- **Exercise**
From the data underneath, reproduce exactly the stretch that begins at the line with "order: Primates" and ends after the line with "genus: Equus".

==== Available records ====

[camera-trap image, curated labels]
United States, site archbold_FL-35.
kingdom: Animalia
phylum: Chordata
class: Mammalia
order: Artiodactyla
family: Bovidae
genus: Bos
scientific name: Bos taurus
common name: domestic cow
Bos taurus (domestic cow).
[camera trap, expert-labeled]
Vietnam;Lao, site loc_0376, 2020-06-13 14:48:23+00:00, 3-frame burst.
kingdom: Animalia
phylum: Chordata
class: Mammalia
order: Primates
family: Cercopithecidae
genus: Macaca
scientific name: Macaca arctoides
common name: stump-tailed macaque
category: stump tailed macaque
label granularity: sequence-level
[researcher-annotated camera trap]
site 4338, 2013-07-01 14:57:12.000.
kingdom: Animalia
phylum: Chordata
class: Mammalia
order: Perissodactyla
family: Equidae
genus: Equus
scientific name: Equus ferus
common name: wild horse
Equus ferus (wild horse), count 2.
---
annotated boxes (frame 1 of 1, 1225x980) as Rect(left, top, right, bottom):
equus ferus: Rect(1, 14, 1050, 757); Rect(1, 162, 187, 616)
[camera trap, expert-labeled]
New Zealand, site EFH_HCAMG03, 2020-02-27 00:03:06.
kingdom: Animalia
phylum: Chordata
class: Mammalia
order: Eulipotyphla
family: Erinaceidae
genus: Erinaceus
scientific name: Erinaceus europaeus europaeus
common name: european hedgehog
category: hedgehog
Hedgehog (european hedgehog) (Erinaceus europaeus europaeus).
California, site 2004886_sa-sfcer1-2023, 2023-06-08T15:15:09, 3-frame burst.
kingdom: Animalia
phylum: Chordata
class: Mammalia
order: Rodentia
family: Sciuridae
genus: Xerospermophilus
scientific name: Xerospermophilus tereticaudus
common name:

====

- **Finished exercise**
order: Primates
family: Cercopithecidae
genus: Macaca
scientific name: Macaca arctoides
common name: stump-tailed macaque
category: stump tailed macaque
label granularity: sequence-level
[researcher-annotated camera trap]
site 4338, 2013-07-01 14:57:12.000.
kingdom: Animalia
phylum: Chordata
class: Mammalia
order: Perissodactyla
family: Equidae
genus: Equus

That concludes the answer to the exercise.